Supplied passage:

● ● ● ● ●

Why Dividend Investors Should Own General Motors Company
GM Stock Could Be a Bet for the Future
In today’s stock market, the automotive industry is far from being an investor favorite. And there’s a good reason for it. Automakers not only have to deal with the cyclical nature of their business, but also have to face uncertainty coming from regulatory changes. Is there still a reason to for investors to own the biggest car maker in the U.S., General Motors Company (NYSE:GM) stock?
I believe so.
First of all, despite the lack of investor enthusiasm towards GM stock, the company is still great at selling cars. In 2016, General Motors sold 3.04 million vehicles in the U.S., making it the number-one car maker with a 17.3% market share. (Source: “Auto Sales,” The Wall Street Journal, last accessed January 30, 2017.)
Of course, past performance does not guarantee future results, especially in the auto industry. GM had always been a dominant automaker in the U.S., but in 2009, it had to file for Chapter 11 bankruptcy protection. Investors still remember the huge losses GM stock took over that period.
Auto sales look great at the moment, but the auto industry is highly pro-cyclical. Moreover, other than the macro economy, there might be something even bigger for auto makers to worry about: the emergence of electric vehicles, or EVs.

● ● ● ● ●

Record excerpts:

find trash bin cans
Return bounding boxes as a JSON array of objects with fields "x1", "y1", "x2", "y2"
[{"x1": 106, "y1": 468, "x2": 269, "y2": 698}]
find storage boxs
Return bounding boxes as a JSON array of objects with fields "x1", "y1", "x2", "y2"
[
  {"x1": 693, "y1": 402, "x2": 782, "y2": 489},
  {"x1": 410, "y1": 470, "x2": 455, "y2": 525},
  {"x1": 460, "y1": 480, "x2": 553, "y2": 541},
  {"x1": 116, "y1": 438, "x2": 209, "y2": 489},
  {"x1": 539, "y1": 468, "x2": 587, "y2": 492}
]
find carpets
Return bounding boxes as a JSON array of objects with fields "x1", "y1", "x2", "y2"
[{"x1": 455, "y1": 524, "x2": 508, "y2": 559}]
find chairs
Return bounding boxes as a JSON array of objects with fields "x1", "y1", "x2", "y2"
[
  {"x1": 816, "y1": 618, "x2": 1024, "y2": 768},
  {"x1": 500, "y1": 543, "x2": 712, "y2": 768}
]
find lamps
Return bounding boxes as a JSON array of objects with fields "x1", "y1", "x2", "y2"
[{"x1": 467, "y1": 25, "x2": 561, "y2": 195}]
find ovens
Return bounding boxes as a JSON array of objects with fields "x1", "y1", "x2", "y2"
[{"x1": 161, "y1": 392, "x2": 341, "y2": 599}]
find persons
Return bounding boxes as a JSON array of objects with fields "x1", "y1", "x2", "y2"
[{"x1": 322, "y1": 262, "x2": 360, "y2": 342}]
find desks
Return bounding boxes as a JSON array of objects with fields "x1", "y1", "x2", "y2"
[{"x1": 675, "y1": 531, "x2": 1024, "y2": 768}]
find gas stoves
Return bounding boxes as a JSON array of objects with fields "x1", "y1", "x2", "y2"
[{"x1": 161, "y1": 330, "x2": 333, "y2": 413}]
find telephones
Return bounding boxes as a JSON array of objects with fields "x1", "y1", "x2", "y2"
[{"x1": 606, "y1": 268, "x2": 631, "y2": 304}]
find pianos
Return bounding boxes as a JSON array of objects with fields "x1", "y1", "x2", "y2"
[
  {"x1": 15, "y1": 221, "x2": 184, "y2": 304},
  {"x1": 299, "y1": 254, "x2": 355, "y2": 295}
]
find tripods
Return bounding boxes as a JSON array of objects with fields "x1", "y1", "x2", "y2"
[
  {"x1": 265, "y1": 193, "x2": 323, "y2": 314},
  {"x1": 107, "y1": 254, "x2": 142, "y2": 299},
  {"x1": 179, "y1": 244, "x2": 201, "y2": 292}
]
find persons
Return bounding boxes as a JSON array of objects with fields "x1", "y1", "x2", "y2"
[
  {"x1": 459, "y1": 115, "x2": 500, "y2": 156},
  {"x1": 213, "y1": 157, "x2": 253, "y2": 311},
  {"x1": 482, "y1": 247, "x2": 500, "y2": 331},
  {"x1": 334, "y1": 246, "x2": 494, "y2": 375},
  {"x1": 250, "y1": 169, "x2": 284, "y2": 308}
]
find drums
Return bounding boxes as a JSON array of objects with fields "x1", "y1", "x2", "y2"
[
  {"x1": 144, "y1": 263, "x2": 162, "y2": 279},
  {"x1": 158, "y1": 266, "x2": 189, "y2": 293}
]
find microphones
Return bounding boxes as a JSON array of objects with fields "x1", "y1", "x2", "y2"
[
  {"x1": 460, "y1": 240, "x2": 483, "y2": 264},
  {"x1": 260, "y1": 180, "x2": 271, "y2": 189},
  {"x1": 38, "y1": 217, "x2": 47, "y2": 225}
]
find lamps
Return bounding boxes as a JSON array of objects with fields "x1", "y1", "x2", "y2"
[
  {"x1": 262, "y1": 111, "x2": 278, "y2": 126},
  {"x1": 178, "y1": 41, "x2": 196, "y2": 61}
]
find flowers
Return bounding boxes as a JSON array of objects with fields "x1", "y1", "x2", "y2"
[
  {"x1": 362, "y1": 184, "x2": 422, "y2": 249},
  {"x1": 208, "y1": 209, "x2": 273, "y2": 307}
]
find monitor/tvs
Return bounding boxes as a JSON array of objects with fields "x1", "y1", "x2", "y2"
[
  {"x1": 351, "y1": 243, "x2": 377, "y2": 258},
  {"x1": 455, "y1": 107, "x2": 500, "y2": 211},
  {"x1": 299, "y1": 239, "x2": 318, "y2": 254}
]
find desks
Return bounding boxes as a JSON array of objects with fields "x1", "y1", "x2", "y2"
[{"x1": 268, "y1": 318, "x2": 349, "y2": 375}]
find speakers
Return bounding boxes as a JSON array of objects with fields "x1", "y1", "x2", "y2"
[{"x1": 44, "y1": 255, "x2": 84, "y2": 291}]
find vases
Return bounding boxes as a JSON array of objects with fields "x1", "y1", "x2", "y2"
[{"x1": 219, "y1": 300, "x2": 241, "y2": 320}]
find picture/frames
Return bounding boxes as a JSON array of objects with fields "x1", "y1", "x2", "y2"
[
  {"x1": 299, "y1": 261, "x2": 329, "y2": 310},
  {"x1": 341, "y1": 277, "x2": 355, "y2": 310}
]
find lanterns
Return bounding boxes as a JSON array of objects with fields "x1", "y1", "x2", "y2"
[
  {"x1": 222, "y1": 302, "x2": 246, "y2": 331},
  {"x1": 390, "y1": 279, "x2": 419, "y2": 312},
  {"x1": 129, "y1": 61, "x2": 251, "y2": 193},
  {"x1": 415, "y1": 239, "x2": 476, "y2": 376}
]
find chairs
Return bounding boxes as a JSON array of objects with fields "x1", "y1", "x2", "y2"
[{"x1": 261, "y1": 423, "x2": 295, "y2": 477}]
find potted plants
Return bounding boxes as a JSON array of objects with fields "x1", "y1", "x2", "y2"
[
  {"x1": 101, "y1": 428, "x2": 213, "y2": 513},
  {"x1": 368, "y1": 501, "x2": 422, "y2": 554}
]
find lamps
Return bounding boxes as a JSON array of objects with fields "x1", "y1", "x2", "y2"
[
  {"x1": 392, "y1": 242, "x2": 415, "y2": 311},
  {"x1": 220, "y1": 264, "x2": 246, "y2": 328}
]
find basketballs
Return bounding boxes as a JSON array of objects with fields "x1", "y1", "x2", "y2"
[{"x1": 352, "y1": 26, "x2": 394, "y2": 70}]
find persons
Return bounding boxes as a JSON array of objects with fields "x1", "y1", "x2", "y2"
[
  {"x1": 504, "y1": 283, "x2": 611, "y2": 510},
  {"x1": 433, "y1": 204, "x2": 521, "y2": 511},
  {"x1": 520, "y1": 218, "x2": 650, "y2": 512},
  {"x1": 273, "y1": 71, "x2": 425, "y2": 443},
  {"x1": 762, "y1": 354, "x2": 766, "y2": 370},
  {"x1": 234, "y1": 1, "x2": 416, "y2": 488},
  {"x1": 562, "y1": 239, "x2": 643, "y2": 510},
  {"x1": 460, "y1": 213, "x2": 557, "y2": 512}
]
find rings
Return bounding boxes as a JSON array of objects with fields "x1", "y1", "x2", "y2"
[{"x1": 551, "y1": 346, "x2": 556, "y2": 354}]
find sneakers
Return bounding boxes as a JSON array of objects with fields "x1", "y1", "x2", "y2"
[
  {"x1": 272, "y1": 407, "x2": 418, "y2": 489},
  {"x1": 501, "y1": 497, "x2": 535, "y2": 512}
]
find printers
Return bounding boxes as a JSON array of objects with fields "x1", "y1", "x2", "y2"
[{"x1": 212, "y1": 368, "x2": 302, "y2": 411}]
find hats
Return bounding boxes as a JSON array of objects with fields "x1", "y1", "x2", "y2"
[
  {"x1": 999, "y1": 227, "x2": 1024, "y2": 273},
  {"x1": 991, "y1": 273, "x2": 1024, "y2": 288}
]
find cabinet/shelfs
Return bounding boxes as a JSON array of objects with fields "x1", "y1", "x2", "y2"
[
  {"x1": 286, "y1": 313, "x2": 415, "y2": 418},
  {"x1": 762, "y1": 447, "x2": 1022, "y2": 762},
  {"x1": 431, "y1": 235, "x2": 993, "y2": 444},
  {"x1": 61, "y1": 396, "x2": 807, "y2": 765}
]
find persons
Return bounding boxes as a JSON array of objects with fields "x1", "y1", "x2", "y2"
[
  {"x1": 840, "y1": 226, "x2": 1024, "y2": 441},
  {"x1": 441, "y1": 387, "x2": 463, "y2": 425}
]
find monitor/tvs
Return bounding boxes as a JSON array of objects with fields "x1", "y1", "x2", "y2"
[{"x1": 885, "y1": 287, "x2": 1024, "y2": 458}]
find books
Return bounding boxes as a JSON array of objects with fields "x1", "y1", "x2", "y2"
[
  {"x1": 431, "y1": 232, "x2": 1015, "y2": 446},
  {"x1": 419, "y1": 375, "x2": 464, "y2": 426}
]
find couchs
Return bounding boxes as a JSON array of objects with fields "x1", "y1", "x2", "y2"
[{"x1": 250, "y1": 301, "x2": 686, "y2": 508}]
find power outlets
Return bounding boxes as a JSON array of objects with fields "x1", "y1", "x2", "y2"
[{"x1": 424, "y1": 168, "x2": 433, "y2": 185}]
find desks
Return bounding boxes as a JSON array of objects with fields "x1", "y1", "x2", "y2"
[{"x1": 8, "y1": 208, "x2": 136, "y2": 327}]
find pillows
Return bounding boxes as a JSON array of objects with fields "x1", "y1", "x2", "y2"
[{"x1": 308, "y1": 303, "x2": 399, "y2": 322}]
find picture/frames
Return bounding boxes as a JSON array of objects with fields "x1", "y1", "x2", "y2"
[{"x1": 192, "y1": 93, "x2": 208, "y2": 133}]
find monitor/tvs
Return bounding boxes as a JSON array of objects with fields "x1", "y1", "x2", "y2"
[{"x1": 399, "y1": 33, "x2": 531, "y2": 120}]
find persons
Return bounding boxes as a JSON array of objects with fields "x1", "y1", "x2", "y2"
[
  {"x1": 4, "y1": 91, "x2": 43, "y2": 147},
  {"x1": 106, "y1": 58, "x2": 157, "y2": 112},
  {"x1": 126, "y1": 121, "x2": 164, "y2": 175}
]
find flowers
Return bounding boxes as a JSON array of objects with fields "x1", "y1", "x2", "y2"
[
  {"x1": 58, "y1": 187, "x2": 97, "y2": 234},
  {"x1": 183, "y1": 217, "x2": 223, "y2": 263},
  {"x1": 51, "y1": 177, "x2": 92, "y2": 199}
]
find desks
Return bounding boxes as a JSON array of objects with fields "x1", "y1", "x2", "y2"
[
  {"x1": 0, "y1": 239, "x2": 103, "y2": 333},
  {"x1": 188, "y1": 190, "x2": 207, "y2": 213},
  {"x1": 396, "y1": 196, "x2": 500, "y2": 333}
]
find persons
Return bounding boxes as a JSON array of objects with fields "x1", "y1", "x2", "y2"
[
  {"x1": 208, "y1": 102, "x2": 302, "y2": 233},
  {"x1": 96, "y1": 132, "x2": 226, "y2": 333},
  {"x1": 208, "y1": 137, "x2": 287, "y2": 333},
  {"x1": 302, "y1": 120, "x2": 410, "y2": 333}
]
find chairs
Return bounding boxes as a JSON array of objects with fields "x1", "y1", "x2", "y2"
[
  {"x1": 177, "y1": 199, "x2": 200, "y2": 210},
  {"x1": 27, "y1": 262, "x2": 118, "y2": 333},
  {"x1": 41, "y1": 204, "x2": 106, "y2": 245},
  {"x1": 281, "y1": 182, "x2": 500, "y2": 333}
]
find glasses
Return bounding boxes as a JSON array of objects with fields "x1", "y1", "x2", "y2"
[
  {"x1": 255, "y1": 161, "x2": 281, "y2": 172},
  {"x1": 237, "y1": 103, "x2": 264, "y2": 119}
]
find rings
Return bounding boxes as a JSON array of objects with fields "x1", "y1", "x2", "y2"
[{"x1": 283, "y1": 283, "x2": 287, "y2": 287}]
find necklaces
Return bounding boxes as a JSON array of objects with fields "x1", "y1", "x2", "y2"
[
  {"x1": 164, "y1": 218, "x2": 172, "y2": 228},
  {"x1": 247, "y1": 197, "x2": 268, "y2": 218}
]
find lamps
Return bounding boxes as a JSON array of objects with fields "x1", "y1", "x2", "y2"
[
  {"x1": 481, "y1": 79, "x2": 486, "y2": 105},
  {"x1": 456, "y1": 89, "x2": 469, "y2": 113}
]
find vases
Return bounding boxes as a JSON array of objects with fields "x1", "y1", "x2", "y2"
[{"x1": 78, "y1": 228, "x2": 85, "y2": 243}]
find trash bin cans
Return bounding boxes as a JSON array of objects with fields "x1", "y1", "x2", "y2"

● ● ● ● ●

Your tasks:
[1] Quote the GM stock article verbatim, everything from "First of all, despite" down to "January 30, 2017.)".
[2] Render into Spanish this sentence from the GM stock article: "Investors still remember the huge losses GM stock took over that period."
[3] According to the GM stock article, what share of the U.S. market did General Motors hold in 2016?

In response:
[1]
First of all, despite the lack of investor enthusiasm towards GM stock, the company is still great at selling cars. In 2016, General Motors sold 3.04 million vehicles in the U.S., making it the number-one car maker with a 17.3% market share. (Source: “Auto Sales,” The Wall Street Journal, last accessed January 30, 2017.)

[2] Los inversores todavía recuerdan las enormes pérdidas que sufrieron las acciones de GM durante ese período.

[3] A 17.3% market share.